Assim, é importante que pacientes vítimas do mecanismo traumático supracitado, que
apresentem mobilidade do membro reduzida, edema, dor à movimentação passiva e ativa
sejam submetidos a tomografia computadorizada para afastar possíveis lesões.[7]
Na grande maioria dos casos, o tratamento cirúrgico é o mais indicado visto que oferece
melhores desfechos.[2]
[3] Algumas variantes mostram-se relevantes na obtenção dos resultados destes pacientes,
como o mecanismo de trauma, idade do paciente, gravidade da fratura, e o tempo para
início do tratamento. Todavia, ainda que se utilize o tratamento adequado, algumas
complicações podem ser esperadas, como a limitação de amplitude de movimento, instabilidade
ligamentar, artrose e neuropatia ulnar.[6]
[8]
[9]
O tratamento cirúrgico compreende, de uma maneira geral, na redução e fixação do processo
coronoide, no reparo da fratura da cabeça do rádio e do complexo ligamentar lateral.

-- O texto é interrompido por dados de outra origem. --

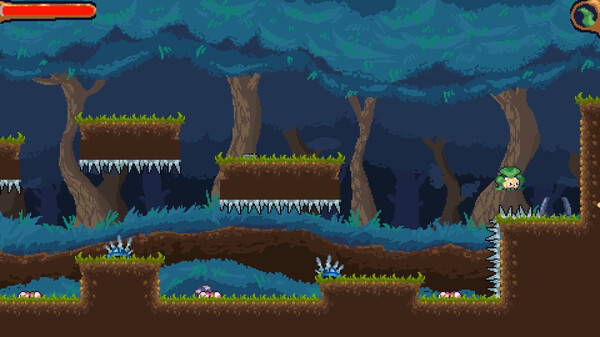 Скриншот 4 из игры Tiny Onion Knight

A abordagem do ligamento colateral medial é realizada em casos específicos de manutenção
da instabilidade residual.[10]
[11]
Ao analisar os resultados obtidos por Gonçalves et al.,[12] em que se utilizou o score DASH para avaliação dos pacientes tratados, é possível
perceber que esses obtiveram pontuação média de 12, resultado muito inferior aos alcançados
nesta pesquisa, na qual a pontuação média ficou em 40 pontos. Essa diferença de resultados
pode ser decorrente do longo tempo de espera dos pacientes pesquisados para o início
do tratamento e da gravidade destes casos.

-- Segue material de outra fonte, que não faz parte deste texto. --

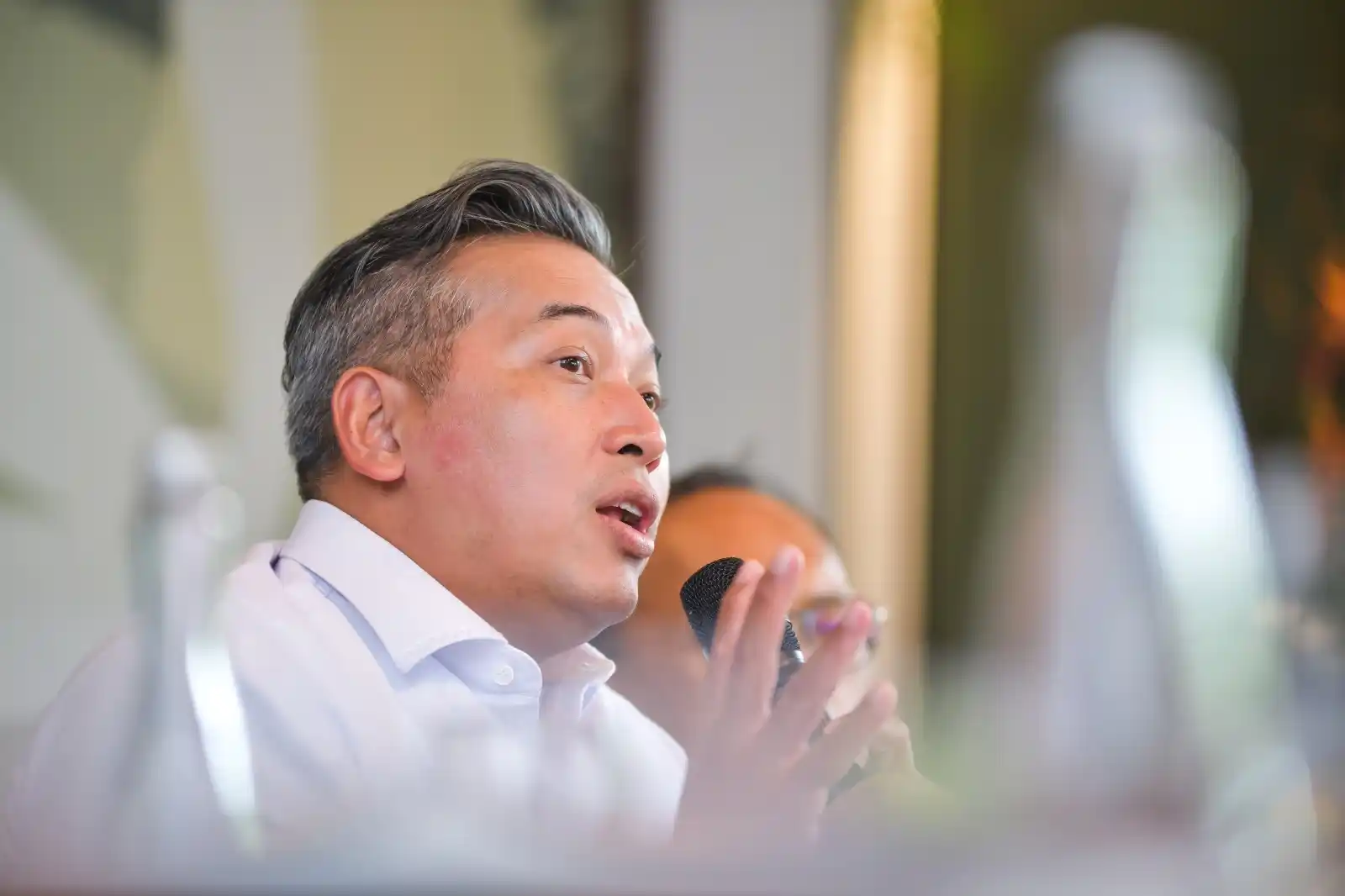 Direktur Network & Retail Funding Rully Setiawan (Foto: Dok BTN)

Já no estudo de Miyazaki et al.,[13] onde o BRUCE foi utilizado como parâmetro para avaliação dos resultados, os scores
obtidos foram muito mais altos do que os alcançados nesta pesquisa. Mesmo não tendo
sido considerados excelentes em sua maioria, pelos pesquisadores, indicaram um maior
sucesso nas técnicas utilizadas.
Além disso, a execução cirúrgica por profissionais diferentes pode, em alguma medida,
ter interferido nos resultados. Mesmo sabendo que todos são cirurgiões qualificados,
numa pesquisa é importante que a amostra seja submetida aos mesmos parâmetros para
uma maior confiabilidade e possibilidade de comparação entre os casos e resultados
alcançados. Numa situação em que esse grupo de pacientes passou por parâmetros diferentes
no atendimento, é possível que existam diferenças também nos resultados.
Conclusão
O tratamento cirúrgico da tríade terrível do cotovelo gera resultados funcionais aceitáveis
na maioria dos casos, independentemente do método utilizado. Ressalta-se também que
o sucesso do tratamento está relacionado ao intervalo de tempo entre o trauma e a
primeira cirurgia, além de se relacionar com a gravidade das lesões. Logo, quanto
maior for esse intervalo e quanto maior a gravidade da lesão, maior a dificuldade
do paciente em restabelecer as funções do cotovelo. Ademais, devido ao tamanho amostral
reduzido, sugerimos novos estudos a fim de comprovar tais desfechos.